Hacker News new | ask | show | jobs
by mholt 1610 days ago
Caddy does. https://community.letsencrypt.org/t/questions-about-renewing...

And this is one reason why I keep advocating for certificate automation to be built into services/apps, rather than patched on the outside with duck tape.

I look forward to the day when cert lifetimes are regularly about as short as OCSP responses. Then we can possibly do away with OCSP entirely.*

(* I am of the opinion that revocation is fundamentally broken for Web PKI and it should be phased out in favor of short cert lifetimes. You may disagree and that's fine, but I'm happy to discuss why if you're interested.)

4 comments

RE: revocation broken

Absolutely. Especially with the advent of protocols like ACME it just makes sense.

Here's a nice blogpost from smallstep (not affiliated) on this topic: https://smallstep.com/blog/passive-revocation/

Certificate expiries are set primarily due to financial interests that have nothing to do with security.

Why do you think the maximum lifetime was reduced from two years to one?

Does it make a lick of difference if you’re man-in-the-middled for just one year instead of two? What kind of argument is that!?

“Oh, they got every active user credential and form that was submitted ages ago, but no worries! This won’t go on for another year! Just months to go now…”

No, obviously the CA cartel just wanted to extract 2x the rent.

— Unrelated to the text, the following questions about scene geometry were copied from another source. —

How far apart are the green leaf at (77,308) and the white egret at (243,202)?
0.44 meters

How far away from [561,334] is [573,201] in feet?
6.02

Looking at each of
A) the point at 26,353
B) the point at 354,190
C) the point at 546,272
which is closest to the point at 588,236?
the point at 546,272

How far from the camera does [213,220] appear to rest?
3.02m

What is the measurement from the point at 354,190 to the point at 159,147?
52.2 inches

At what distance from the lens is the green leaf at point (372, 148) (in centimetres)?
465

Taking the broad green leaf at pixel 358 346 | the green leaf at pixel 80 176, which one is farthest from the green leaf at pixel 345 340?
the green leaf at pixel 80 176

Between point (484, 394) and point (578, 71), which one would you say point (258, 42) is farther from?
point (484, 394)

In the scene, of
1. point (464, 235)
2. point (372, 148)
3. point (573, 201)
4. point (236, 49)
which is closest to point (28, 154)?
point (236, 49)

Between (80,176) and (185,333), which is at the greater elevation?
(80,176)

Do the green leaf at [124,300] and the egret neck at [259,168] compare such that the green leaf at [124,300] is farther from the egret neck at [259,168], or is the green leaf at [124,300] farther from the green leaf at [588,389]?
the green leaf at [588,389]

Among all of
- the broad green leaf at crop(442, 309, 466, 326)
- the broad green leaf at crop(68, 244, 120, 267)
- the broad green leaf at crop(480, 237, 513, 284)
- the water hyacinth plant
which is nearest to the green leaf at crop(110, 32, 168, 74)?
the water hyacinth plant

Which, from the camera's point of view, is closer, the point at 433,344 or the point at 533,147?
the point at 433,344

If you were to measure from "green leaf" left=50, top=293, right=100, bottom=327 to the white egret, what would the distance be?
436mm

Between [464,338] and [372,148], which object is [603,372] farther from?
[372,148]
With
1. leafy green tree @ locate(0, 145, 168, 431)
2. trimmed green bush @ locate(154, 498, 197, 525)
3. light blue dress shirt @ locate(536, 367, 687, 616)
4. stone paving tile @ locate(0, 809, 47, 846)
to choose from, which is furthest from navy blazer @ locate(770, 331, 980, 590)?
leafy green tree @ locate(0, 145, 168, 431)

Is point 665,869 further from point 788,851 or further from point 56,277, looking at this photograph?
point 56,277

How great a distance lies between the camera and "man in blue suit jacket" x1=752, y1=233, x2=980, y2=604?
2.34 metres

The whole thing is just absurd on its face and needs to stop, but there are billions of dollars worth of rent seekers that say…

“No.”

Certificates have always been sold and priced per year. I highly doubt lifetime changes benefitted certificate authorities, and I’m pretty sure they had it forced upon them by browsers. If anything, it prevents them from collecting 2-3 years of revenue upfront.
The reduction to 27 months was voted through CA/B (where either CAs or Browsers can effectively veto, like the way Northern Ireland is governed) but only after Ryan suggested Google might just unilaterally impose 90 days if the CAs rejected a reduction.

The reduction to 398 days was imposed by Apple, unilaterally, although in practice the ecosystem went along with it. It actually took a few weeks to get clarity on exactly what Apple intended, they just basically blurted it out at a meeting.

"although in practice the ecosystem went along with it" - not that there was much choice, but some CAs were less surprised and grumbled less than others...
You might want to double-check that. The CAs (all but two, basically) disagreed with the lifetime reduction and actively voted and argued against it.
That’s because the 1 year certs are too short to be a meaningful difference from LE, so they lose their selling point. So being against the shorter expiration date is just a nefarious plot to make more money, just like supporting it would be. They are so nefarious, they’re nefarious either way! It’s a Certs-22.
Better to be man-in-the-middled for:

- One year instead of two? Yep

- 3 months instead of 1 year? Yep.

- 1 week instead of 3 months? Yep.

The reason certificates have traditionally been so long is because it was a manual process. Using ACME it is possible to expire certificates every hour if you wanted to do that.

In the past, revocation was supposed to help cases where the owner of the certificate exposed the private key in one way or another.

Now it seems that revocation is supposed to help the CA covering up mistakes made by the CA.

Maybe we actually need a better CA.

The Baseline Requirements require revocation of misissued certificates, this isn't "a CA covering up mistakes."
> Maybe we actually need a better CA.

Go for it. Start one and tell us how it went.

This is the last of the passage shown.